Subject: Invoice [number] — final notice
Hi [Name],
This is a final notice on invoice [number] for [amount], now 30 days past due.
I'd like to resolve this without any formal steps. Can you confirm a payment date by [5 working days from today]? If I don't hear back, I'll need to apply statutory interest and late payment charges under the Late Payment of Commercial Debts Act, and consider next steps.
Regards,
[Your name]
Why this works: you've named the law. You've given them a deadline. You've made the consequence explicit but left a path to avoid it. Most clients at this stage either pay or surface the real problem.
When to break the pattern
The three-stage sequence works for 80–90% of late invoices. But there are cases where you should break it:
- Long-term relationship client: call first, don't email. A 30-second phone call usually resolves what three emails can't.
- Known cash-flow issues on their side: skip to stage 2 or 3, but offer a payment plan. A 50% now, 50% in 30 days arrangement beats a 0% now, 0% in 90 days one.
- New client, first invoice: be slightly warmer than the template above. First invoices often have teething problems (wrong PO reference, wrong email, wrong accounts contact).
- Client going silent: escalate faster. If they didn't reply to stage 1, compress stage 2 and 3 into a single email on day 14.
What to actually automate
The chase sequence above is standardised enough to automate. Most accounting software (Xero, QuickBooks, FreeAgent) has basic "invoice reminder" features — but they're blunt. They'll send the same "your invoice is overdue" email at day 7, 14, 30 regardless of relationship, tone, or context.
The right level of automation is:
- Send the invoice automatically (day-of-completion) — this is the biggest lever.
- Schedule the chase sequence in advance — written in your voice, graduated in tone, sent on day 7/14/30.
- Pause when the client replies — so you don't send stage 3 to someone who's in the middle of a payment dispute with your bank.
- Log everything — so when you're on a call with the client three months later you can say "I sent you an email on the 12th, then a follow-up on the 19th..."
This is exactly what Maestren's Get Paid category does.

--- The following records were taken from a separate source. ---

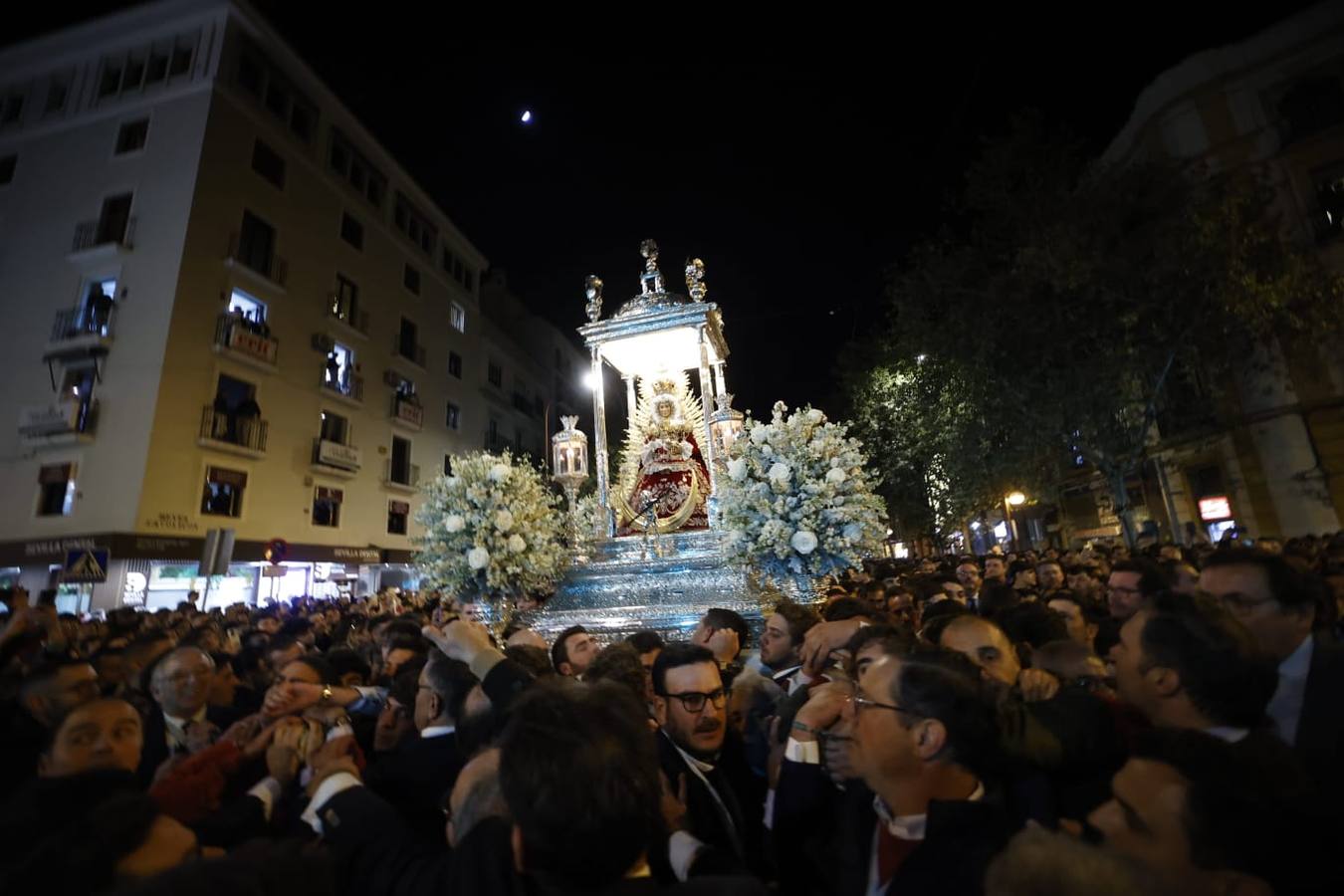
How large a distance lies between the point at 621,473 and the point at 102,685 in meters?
7.93

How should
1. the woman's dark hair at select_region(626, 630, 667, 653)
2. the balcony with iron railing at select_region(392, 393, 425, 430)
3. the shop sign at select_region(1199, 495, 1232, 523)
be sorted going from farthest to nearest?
the balcony with iron railing at select_region(392, 393, 425, 430), the shop sign at select_region(1199, 495, 1232, 523), the woman's dark hair at select_region(626, 630, 667, 653)

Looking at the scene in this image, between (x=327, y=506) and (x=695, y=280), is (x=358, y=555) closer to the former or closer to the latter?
(x=327, y=506)

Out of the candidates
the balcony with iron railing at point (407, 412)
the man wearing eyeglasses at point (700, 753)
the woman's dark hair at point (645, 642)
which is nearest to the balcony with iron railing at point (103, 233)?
the balcony with iron railing at point (407, 412)

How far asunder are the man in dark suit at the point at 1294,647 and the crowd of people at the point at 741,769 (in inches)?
0.4

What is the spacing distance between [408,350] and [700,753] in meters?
24.0

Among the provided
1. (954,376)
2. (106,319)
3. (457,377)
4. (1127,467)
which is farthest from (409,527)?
(1127,467)

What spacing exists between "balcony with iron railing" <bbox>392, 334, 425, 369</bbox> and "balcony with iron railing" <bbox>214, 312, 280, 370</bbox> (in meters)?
5.34

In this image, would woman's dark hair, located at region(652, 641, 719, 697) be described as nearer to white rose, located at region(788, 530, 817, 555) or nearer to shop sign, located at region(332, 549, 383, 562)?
white rose, located at region(788, 530, 817, 555)

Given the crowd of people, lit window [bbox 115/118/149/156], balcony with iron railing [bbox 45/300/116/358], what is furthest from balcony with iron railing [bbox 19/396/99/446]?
the crowd of people

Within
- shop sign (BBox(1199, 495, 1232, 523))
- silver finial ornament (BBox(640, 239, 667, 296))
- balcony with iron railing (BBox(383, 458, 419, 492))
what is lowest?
shop sign (BBox(1199, 495, 1232, 523))

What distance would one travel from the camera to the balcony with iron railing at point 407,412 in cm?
2209

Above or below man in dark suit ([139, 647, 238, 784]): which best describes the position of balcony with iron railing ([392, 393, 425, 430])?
above

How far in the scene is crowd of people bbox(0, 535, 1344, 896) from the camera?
1238 millimetres

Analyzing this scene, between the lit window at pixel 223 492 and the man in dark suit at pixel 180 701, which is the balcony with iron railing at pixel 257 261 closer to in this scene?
the lit window at pixel 223 492
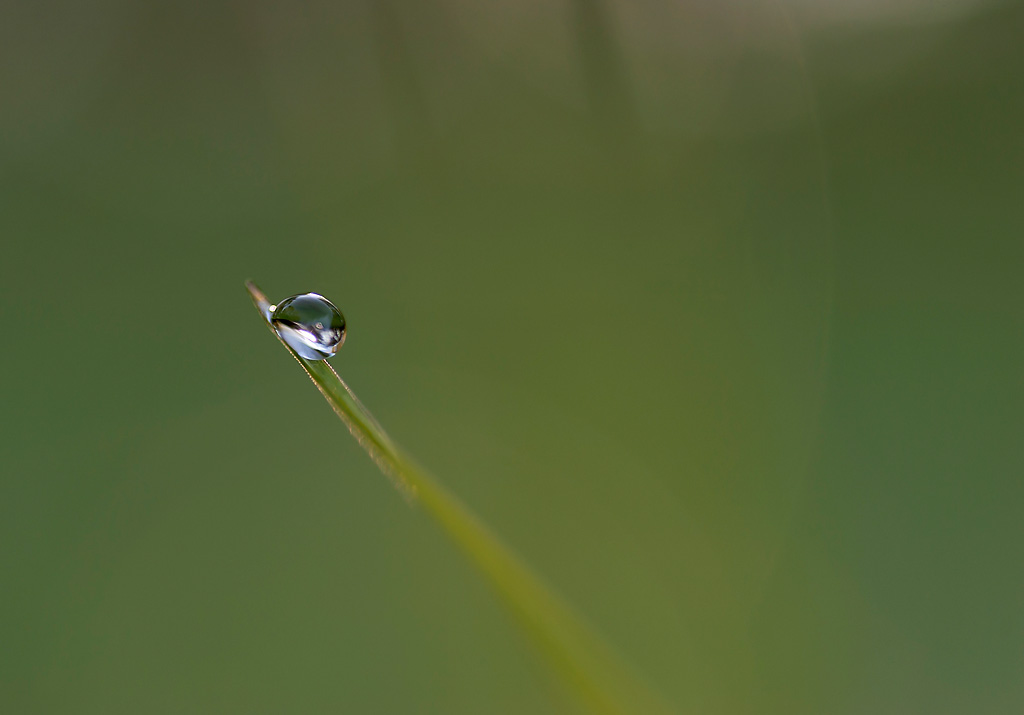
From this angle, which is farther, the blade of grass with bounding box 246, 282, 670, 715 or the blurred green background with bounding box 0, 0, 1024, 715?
the blurred green background with bounding box 0, 0, 1024, 715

Invoice sent the day the job ends, chased on the three-stage cadence, paused if the client replies, logged automatically. Nothing forgotten, nothing repeated, nothing awkward.
See how Maestren handles invoicing The whole chain: send → chase → reconcile →What not to do
A quick list of chase-email patterns that don't work, in case you were considering them:
- Passive-aggressive "Per my last email..." — signals you're emotional about it. Emotion is leverage the client can use against you.

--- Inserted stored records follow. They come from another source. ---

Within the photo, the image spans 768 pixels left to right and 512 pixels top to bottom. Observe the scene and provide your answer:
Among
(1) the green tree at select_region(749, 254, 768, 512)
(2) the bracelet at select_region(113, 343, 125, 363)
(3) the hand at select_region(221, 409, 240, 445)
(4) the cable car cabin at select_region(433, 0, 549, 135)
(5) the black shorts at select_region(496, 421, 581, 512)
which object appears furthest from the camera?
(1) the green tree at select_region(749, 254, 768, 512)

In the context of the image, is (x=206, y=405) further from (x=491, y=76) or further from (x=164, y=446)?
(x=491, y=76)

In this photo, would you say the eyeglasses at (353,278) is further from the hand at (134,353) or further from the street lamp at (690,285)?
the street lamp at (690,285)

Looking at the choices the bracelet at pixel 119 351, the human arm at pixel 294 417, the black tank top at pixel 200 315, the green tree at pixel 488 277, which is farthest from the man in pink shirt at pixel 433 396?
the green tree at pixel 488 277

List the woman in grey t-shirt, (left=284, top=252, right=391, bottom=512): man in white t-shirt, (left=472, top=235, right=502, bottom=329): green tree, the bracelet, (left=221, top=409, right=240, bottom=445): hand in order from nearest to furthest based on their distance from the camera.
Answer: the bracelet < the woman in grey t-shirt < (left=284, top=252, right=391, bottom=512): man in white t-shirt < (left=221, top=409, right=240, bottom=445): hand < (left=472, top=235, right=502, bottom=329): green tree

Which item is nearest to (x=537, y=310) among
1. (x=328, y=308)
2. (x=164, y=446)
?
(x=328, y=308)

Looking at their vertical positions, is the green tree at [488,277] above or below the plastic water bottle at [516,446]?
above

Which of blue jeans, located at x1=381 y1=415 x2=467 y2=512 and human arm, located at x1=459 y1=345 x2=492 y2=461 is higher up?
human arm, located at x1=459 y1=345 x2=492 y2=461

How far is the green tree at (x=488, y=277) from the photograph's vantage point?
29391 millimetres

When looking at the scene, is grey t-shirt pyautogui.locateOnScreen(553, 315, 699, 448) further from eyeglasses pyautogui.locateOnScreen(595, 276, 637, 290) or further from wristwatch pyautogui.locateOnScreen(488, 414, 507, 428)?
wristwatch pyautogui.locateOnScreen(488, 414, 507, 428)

- Threatening consequences you won't follow through on — "I'll have to take this to court" is fine only if you actually will.
- Cc'ing someone higher at their company — embarrasses the person who was going to pay you eventually. They'll pay you last next time.
- Daily reminder emails — you become spam. They filter you out.
- Emotional language — "this is really affecting our business" — only use if true and the client cares.
The TL;DR version
Send invoices same-day. Run a three-stage chase: friendly nudge on day 7, direct check-in on day 14, formal final notice on day 30. Use payment-plan offers for genuine cash-flow problems. Automate the repeatable parts; handle the relationships yourself.
The clients who are going to pay will pay. The ones who aren't need you to say so firmly once, and then take action. Neither of those conversations has to be uncomfortable if you've set the expectations in writing from the start.